*** Recorded information

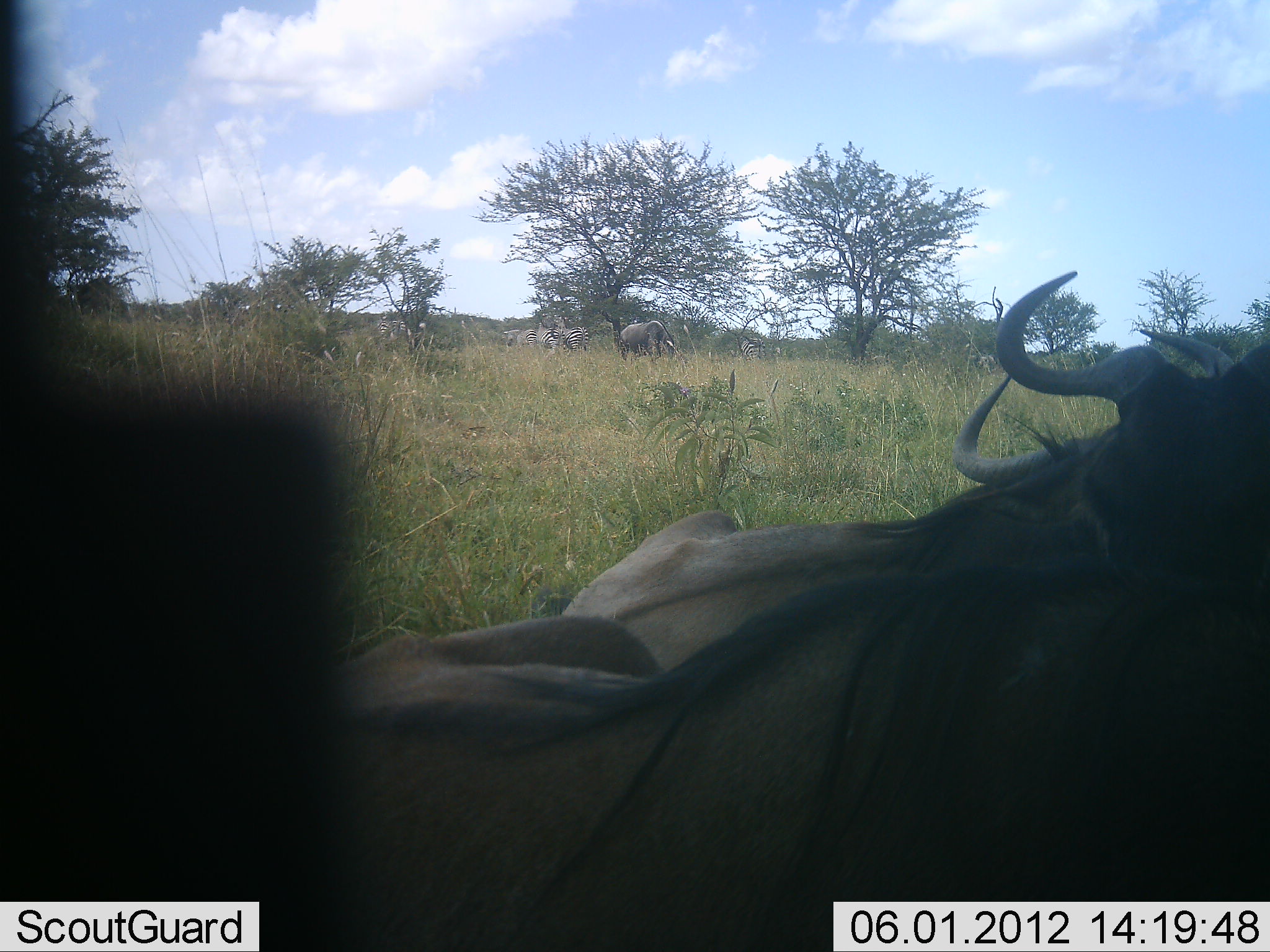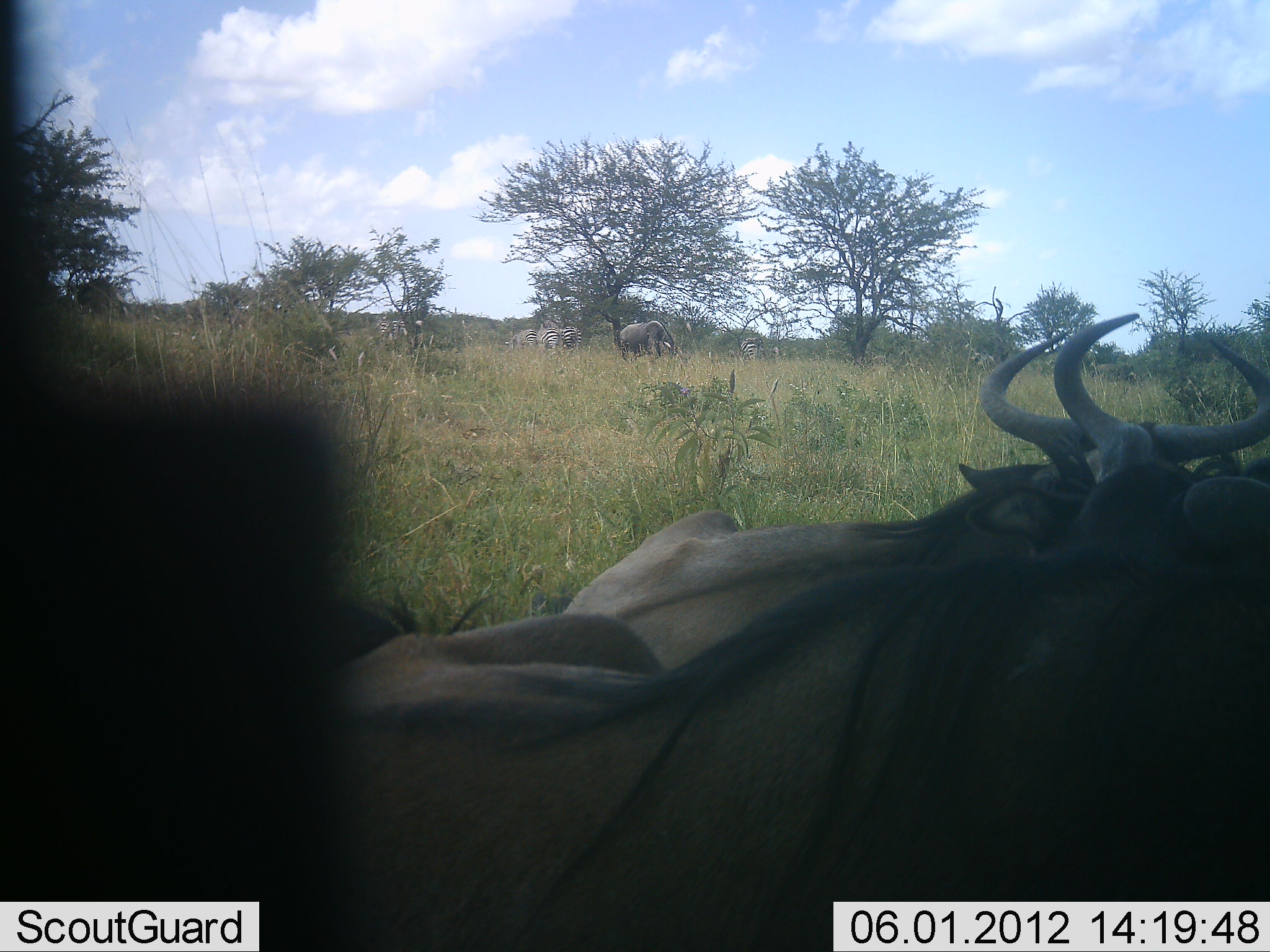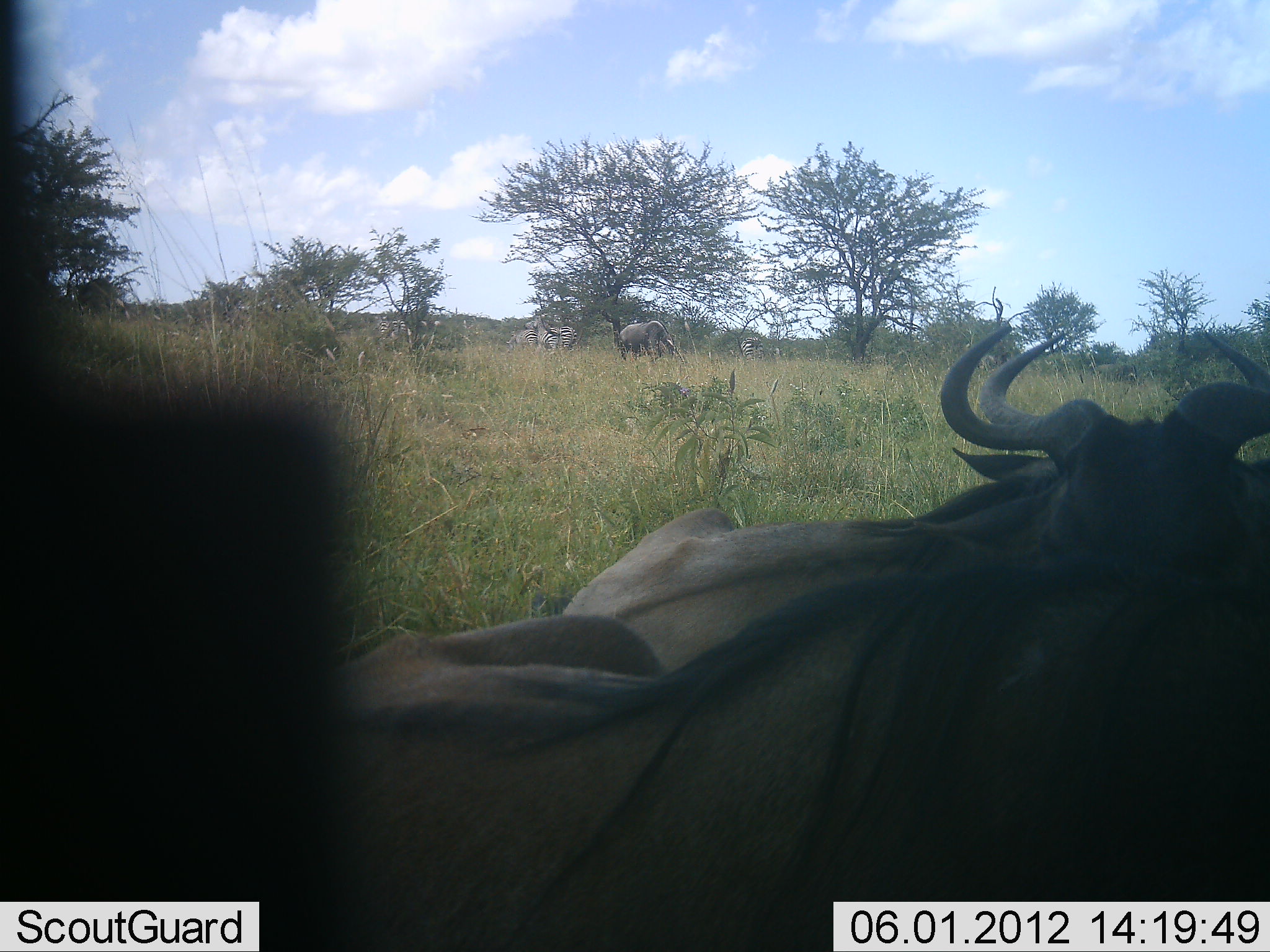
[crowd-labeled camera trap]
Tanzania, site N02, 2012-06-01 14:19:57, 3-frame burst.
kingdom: Animalia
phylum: Chordata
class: Mammalia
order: Artiodactyla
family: Bovidae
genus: Connochaetes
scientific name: Connochaetes taurinus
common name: blue wildebeest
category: wildebeest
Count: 3.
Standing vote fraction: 6%.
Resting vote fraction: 69%.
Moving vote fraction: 19%.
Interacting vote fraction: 19%.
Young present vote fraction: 0%.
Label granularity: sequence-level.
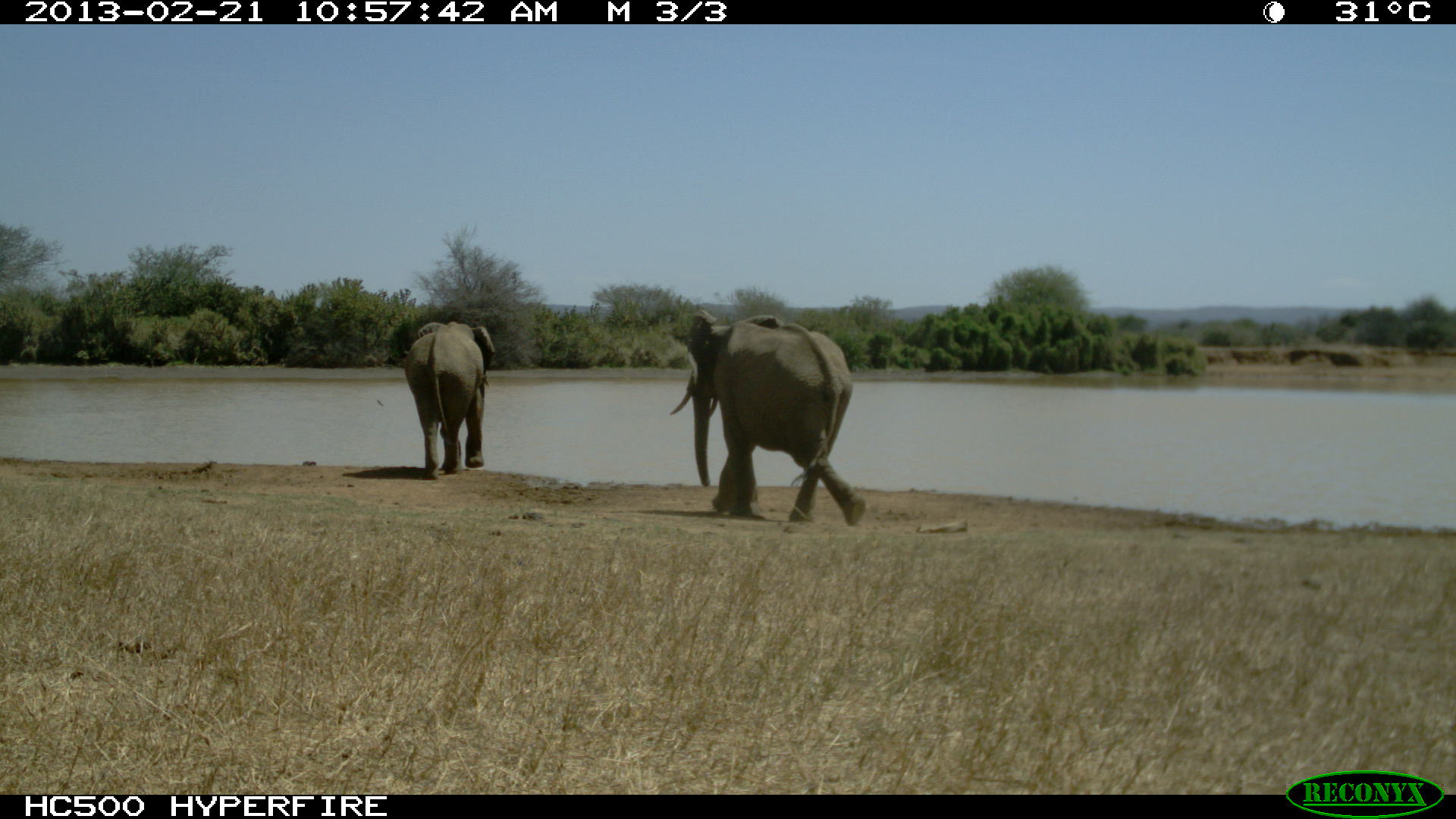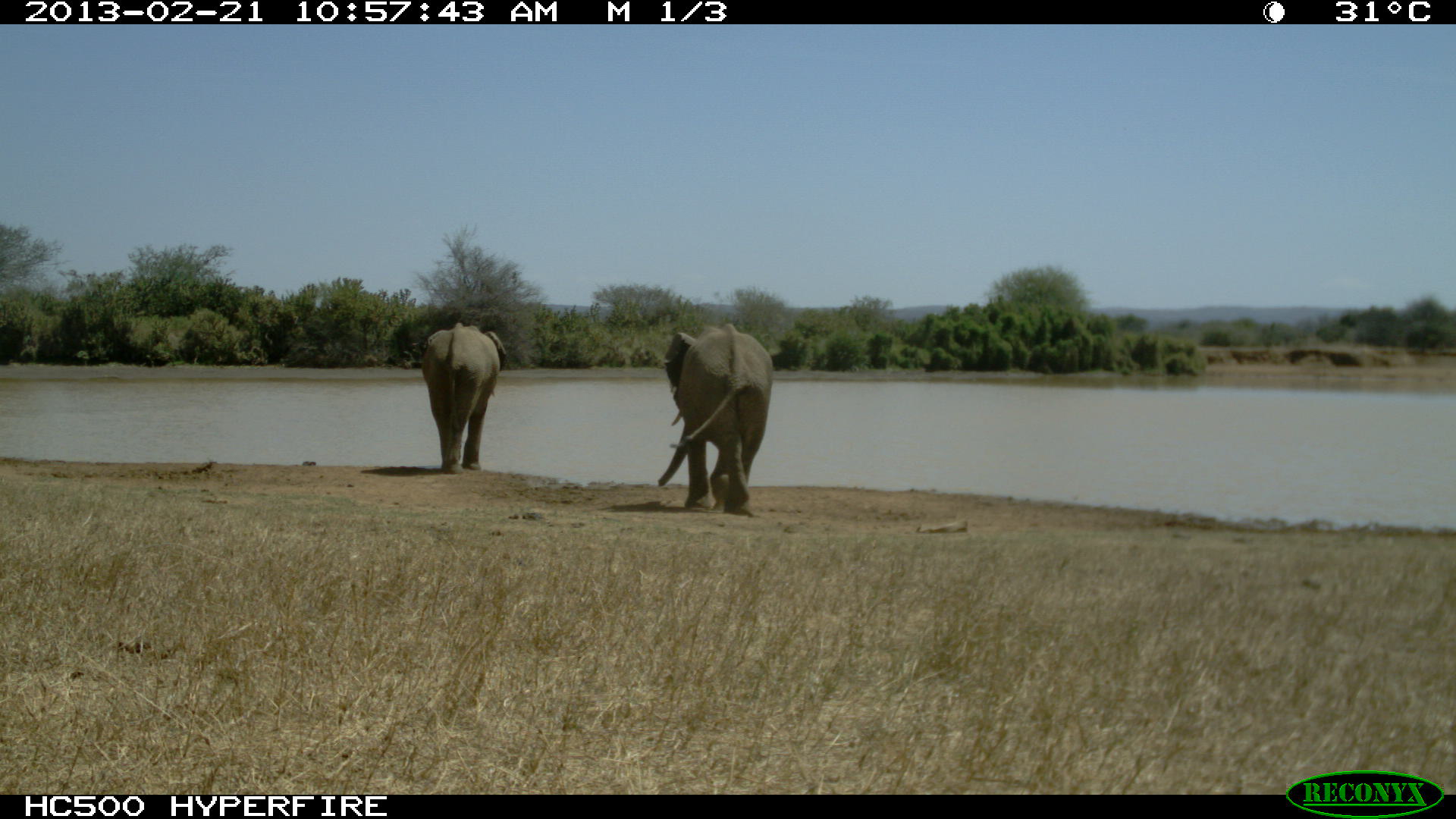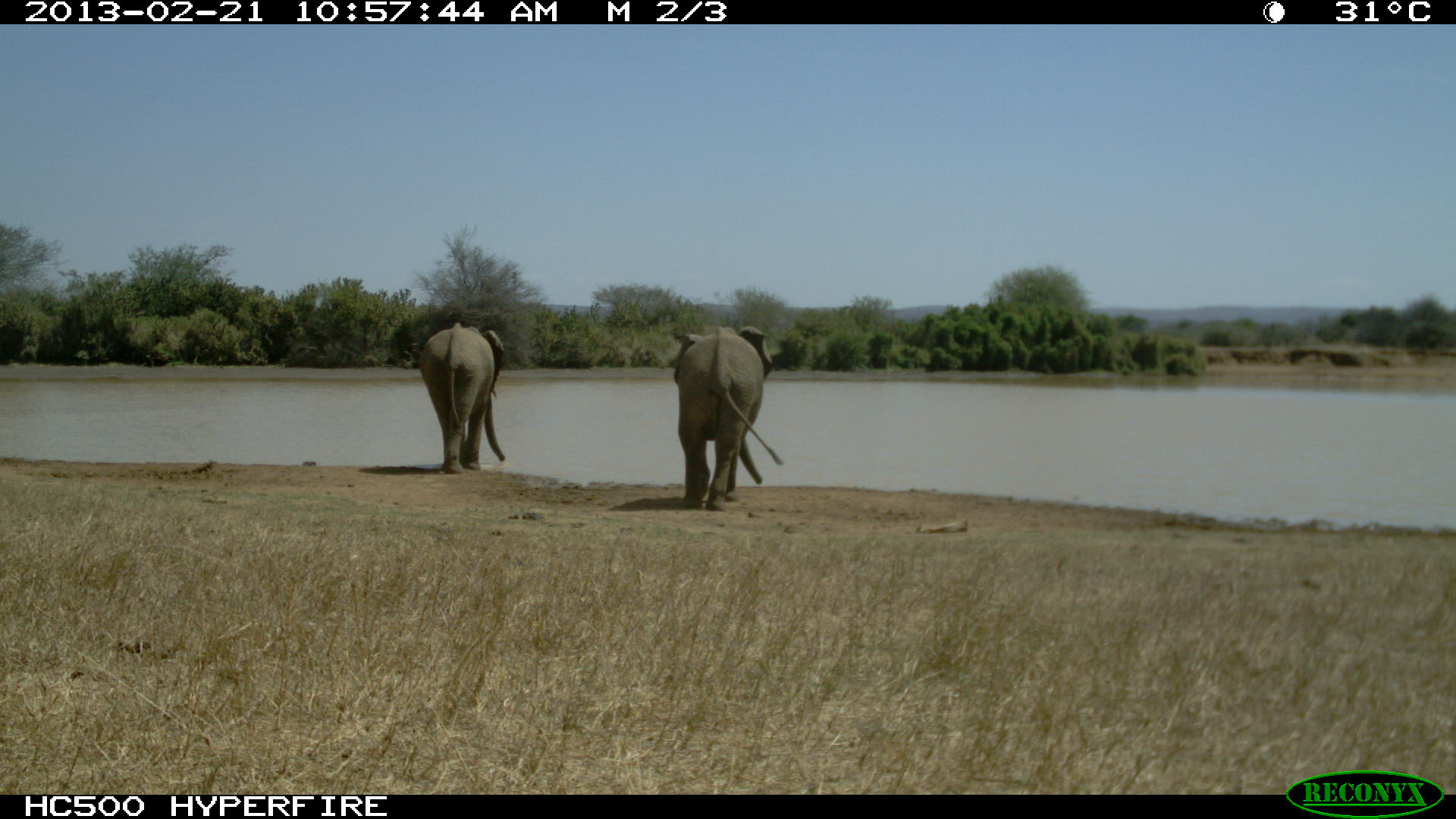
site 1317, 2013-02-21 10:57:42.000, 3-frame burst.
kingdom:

******

- **Your objective**: Give back the material above exactly, without pictures.

- **Response to this task**:
[crowd-labeled camera trap]
Tanzania, site N02, 2012-06-01 14:19:57, 3-frame burst.
kingdom: Animalia
phylum: Chordata
class: Mammalia
order: Artiodactyla
family: Bovidae
genus: Connochaetes
scientific name: Connochaetes taurinus
common name: blue wildebeest
category: wildebeest
Count: 3.
Standing vote fraction: 6%.
Resting vote fraction: 69%.
Moving vote fraction: 19%.
Interacting vote fraction: 19%.
Young present vote fraction: 0%.
Label granularity: sequence-level.
site 1317, 2013-02-21 10:57:42.000, 3-frame burst.
kingdom:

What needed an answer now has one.